Key IT projects delivered during the last quarter included launching the EIB Skywards Infinite Card, as well as the introduction of the RTA Card, which combines the power Visa cards with features and benefits of the NOL Card. Further, the Tradenet enhancements were initiated which provided new trading channels (mobile and online portal), DGCX was implemented to provide commodities trading capability, an E-Marketing tool was launched to support marketing campaigns across multiple channels and the Advent Private Banking capability was extended to our Singapore branch.
In the same period, Operations have continued to concentrate on increasing efficiency and throughput on banking transactions and the Bank is continuing its focus on centralising core banking operations under the Tanfeeth umbrella in 2012 for increased efficiency and quality.

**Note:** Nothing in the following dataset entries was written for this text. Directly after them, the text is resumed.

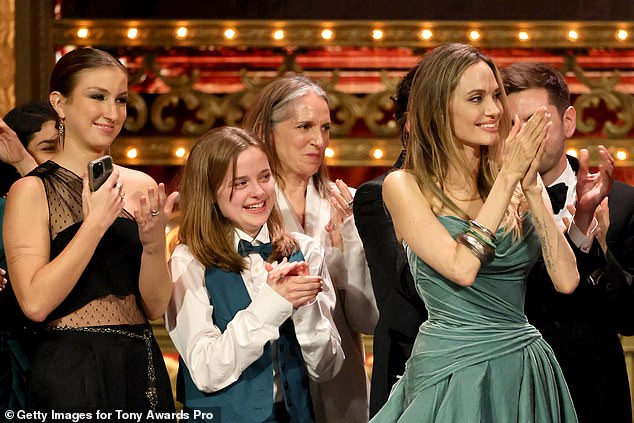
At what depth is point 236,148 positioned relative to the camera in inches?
129

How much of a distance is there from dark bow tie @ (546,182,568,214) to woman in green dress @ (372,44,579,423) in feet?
1.37

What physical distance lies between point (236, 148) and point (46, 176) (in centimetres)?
55

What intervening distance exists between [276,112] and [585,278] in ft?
4.13

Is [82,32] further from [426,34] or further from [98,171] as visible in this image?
[98,171]

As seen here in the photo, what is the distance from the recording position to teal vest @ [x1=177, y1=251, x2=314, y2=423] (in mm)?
3076

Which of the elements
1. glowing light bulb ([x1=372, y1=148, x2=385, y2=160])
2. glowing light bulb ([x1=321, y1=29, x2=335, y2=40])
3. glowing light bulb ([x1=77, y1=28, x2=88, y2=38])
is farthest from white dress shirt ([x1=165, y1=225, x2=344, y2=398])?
glowing light bulb ([x1=77, y1=28, x2=88, y2=38])

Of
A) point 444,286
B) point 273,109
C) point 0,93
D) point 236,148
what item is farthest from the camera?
point 0,93

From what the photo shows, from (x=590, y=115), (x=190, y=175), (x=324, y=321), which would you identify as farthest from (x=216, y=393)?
(x=590, y=115)

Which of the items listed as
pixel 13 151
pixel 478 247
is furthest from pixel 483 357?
pixel 13 151

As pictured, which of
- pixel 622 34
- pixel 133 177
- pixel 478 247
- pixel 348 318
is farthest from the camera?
pixel 622 34

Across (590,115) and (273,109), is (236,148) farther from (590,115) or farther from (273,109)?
(590,115)

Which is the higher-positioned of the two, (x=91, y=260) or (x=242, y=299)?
(x=91, y=260)

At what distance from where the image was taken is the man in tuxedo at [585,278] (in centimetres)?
312

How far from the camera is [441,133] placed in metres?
2.89
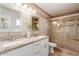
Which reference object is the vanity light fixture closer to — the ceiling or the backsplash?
the ceiling

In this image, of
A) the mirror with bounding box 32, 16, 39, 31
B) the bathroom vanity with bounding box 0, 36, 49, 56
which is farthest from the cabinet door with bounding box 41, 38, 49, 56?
the mirror with bounding box 32, 16, 39, 31

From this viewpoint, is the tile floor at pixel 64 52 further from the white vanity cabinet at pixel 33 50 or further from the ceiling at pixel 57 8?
the ceiling at pixel 57 8

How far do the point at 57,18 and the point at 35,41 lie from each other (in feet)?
1.97

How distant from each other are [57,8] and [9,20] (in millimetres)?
901

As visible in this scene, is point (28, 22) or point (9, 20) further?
point (28, 22)

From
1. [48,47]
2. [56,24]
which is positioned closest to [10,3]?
[56,24]

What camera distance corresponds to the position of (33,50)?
54.0 inches

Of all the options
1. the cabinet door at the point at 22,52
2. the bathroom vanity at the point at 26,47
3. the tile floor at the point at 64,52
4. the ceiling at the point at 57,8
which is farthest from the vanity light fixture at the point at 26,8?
the tile floor at the point at 64,52

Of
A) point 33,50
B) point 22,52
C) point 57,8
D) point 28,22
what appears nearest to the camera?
point 22,52

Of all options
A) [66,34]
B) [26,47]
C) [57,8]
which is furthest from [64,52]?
[57,8]

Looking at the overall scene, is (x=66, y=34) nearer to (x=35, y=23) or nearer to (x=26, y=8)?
(x=35, y=23)

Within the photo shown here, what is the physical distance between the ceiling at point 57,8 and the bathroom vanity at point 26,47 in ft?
1.65

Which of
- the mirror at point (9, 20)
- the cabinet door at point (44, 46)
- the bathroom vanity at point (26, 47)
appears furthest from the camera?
the cabinet door at point (44, 46)

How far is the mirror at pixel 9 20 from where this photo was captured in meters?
1.31
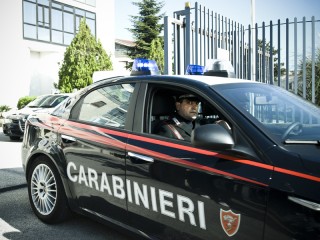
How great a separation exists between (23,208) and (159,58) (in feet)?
109

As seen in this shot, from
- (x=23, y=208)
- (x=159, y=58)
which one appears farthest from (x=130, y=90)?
(x=159, y=58)

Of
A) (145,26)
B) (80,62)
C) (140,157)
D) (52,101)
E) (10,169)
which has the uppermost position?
(145,26)

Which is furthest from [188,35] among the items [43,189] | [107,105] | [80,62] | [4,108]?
[4,108]

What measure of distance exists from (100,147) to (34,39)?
74.4ft

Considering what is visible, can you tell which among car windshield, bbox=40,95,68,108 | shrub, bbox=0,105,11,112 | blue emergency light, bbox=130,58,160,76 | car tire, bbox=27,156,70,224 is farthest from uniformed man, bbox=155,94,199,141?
shrub, bbox=0,105,11,112

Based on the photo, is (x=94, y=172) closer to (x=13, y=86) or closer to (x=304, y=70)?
(x=304, y=70)

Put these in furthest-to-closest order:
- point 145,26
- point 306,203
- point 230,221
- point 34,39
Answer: point 145,26, point 34,39, point 230,221, point 306,203

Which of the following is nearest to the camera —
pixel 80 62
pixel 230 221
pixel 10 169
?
pixel 230 221

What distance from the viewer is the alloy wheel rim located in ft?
12.2

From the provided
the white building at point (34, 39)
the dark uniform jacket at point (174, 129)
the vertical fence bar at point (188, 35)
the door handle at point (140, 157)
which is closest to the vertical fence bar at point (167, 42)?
the vertical fence bar at point (188, 35)

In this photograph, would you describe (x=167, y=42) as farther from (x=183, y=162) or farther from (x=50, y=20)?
(x=50, y=20)

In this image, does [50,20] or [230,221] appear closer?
[230,221]

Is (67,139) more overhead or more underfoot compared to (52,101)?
more underfoot

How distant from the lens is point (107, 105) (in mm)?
3389
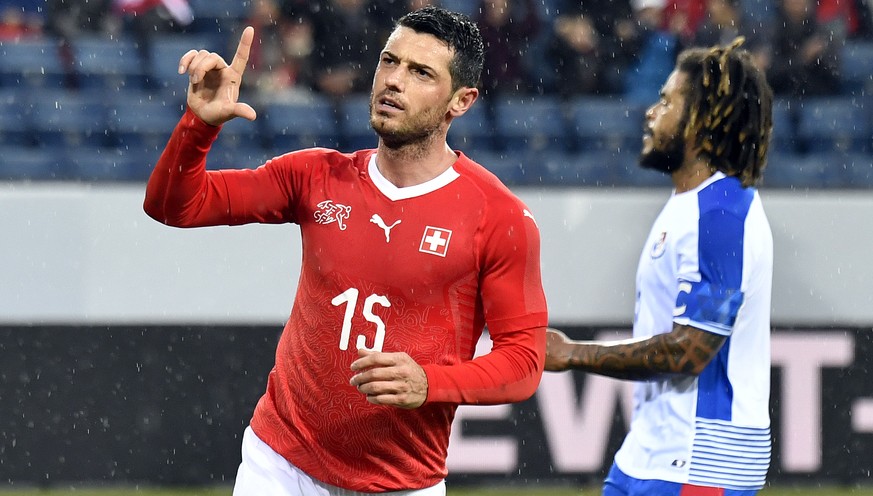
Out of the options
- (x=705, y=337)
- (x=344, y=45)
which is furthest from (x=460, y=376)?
(x=344, y=45)

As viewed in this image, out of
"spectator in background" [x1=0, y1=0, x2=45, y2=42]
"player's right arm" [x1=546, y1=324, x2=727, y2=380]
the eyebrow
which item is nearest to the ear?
the eyebrow

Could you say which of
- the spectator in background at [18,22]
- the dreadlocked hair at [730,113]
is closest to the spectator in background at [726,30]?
the spectator in background at [18,22]

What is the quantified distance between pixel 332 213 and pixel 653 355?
3.31ft

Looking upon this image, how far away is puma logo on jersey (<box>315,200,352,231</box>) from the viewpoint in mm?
3408

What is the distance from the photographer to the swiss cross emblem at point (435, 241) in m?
3.35

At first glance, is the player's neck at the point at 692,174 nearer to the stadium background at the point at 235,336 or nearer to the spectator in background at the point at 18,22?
the stadium background at the point at 235,336

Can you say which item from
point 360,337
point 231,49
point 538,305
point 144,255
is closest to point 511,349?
point 538,305

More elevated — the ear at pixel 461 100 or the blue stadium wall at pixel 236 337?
the ear at pixel 461 100

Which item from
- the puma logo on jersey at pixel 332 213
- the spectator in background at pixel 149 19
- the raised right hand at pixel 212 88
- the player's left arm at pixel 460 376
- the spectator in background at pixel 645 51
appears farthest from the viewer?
the spectator in background at pixel 149 19

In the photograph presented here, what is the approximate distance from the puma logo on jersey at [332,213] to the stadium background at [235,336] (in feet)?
11.2

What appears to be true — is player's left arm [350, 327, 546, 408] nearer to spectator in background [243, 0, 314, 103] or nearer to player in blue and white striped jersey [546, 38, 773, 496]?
player in blue and white striped jersey [546, 38, 773, 496]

Subsequent to the successful implementation of IBAN in Q4 2011, Operations has smoothly rolled out the Central Bank mandated project UAEFTS, a new payment system for domestic Dhs fund transfers in April 2012. The Customer Service Excellence Program (CSEP), which was launched in December 2011 and is aimed at identifying and addressing specific gaps in service deliveries and devising a self sustainable mechanism to ensure service remains focused towards customer needs and expectations, was successfully rolled out across all Emirates NBD branches and support units during Q2 2012. More than 10 processes have been identified on the basis of customer pain points, have been re-designed to make them more customer friendly.
At the start of 2012, the Procurement transformation continued with increased focus on further centralisation of the procurement activity and the benefits of adopting the right procurement model in 2011 for the Group were realised in terms of creating value through cost reduction in 2012.

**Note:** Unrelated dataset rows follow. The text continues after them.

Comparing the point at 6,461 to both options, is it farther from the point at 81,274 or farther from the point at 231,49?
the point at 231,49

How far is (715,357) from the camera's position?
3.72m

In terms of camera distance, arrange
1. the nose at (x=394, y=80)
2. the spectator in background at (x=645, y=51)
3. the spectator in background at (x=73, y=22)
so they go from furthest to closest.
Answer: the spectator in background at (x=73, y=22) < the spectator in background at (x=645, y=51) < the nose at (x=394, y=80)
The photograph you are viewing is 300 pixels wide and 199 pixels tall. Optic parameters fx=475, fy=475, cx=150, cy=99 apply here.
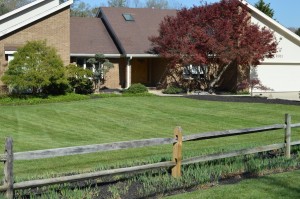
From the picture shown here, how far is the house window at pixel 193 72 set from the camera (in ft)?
108

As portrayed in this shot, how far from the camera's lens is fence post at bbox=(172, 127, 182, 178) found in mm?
8734

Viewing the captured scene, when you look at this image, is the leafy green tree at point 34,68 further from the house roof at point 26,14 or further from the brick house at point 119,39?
the brick house at point 119,39

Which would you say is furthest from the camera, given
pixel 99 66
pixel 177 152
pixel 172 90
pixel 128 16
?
pixel 128 16

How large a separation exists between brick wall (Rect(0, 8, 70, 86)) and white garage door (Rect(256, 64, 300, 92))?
1396cm

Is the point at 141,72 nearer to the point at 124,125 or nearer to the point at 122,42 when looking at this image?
the point at 122,42

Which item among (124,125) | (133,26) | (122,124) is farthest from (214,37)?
(124,125)

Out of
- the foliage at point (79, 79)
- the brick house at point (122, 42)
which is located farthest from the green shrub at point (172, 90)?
the foliage at point (79, 79)

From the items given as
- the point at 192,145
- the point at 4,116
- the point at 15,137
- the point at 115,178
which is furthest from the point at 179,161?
the point at 4,116

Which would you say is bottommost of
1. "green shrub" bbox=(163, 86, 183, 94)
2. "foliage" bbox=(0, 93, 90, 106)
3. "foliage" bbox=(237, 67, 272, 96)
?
"foliage" bbox=(0, 93, 90, 106)

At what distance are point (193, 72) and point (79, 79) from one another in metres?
8.85

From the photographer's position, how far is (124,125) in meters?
18.1

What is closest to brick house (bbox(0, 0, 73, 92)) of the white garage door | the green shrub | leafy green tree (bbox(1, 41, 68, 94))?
leafy green tree (bbox(1, 41, 68, 94))

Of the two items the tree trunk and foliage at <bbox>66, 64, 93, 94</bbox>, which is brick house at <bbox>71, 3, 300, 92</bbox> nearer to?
the tree trunk

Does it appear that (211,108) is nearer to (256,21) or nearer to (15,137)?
(15,137)
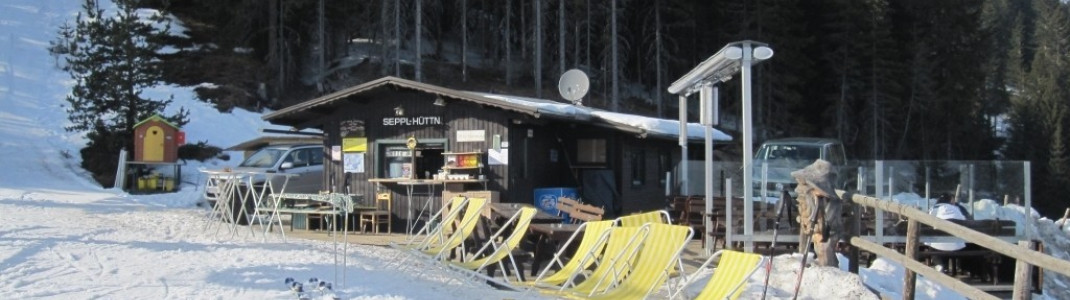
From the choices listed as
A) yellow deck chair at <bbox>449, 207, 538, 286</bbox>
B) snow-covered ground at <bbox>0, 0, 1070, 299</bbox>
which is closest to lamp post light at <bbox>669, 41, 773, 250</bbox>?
snow-covered ground at <bbox>0, 0, 1070, 299</bbox>

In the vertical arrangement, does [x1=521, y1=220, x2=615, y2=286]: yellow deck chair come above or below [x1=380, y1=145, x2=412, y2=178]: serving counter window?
below

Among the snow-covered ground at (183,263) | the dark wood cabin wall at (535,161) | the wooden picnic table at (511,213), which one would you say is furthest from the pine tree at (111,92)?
the wooden picnic table at (511,213)

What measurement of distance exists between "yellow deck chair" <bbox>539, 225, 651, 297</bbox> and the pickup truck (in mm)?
5372

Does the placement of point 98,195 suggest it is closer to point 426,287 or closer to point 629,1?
point 426,287

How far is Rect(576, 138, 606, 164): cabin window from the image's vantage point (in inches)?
656

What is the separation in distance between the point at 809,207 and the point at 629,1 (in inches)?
1307

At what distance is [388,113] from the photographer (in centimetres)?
1587

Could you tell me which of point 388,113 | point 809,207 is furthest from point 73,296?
point 388,113

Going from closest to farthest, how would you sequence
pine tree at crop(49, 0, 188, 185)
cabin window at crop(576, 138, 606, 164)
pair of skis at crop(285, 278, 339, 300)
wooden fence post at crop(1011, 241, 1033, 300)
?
wooden fence post at crop(1011, 241, 1033, 300), pair of skis at crop(285, 278, 339, 300), cabin window at crop(576, 138, 606, 164), pine tree at crop(49, 0, 188, 185)

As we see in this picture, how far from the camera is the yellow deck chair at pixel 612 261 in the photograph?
7820 mm

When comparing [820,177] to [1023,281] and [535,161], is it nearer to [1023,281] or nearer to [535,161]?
[1023,281]

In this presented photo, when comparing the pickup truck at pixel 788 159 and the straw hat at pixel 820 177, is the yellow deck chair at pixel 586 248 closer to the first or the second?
the straw hat at pixel 820 177

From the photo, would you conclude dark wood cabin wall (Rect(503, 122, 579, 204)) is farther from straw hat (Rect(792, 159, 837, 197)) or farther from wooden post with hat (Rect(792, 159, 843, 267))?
straw hat (Rect(792, 159, 837, 197))

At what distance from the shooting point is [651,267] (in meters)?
7.84
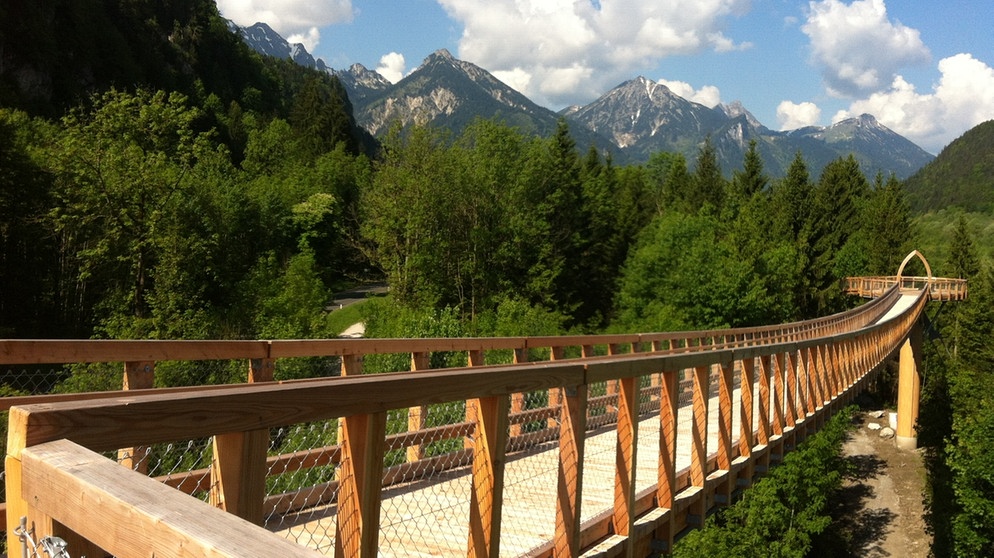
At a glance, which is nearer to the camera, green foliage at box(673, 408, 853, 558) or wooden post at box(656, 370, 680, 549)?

During the first 9 months of 2012, the UAE economy has continued to display resilience to global uncertainty, underpinned by a continued increase in oil output and strength in the trade, logistics, tourism and retail sales sectors. Nevertheless, the external environment remains challenging and the Bank maintains its cautious outlook. However, Emirates NBD's capitalisation, liquidity and operating profitability remain extremely strong offering both resilience and flexibility for the future. In addition, the Bank has a clear strategy in place to further enhance shareholder returns and take advantage of the selected growth opportunities. This strategy is built around further optimisation of the balance sheet and capital allocation; driving income growth and profitability through key account planning, cross-selling and customer service enhancement initiatives; enhancement of platforms; and measured investment in key growth areas.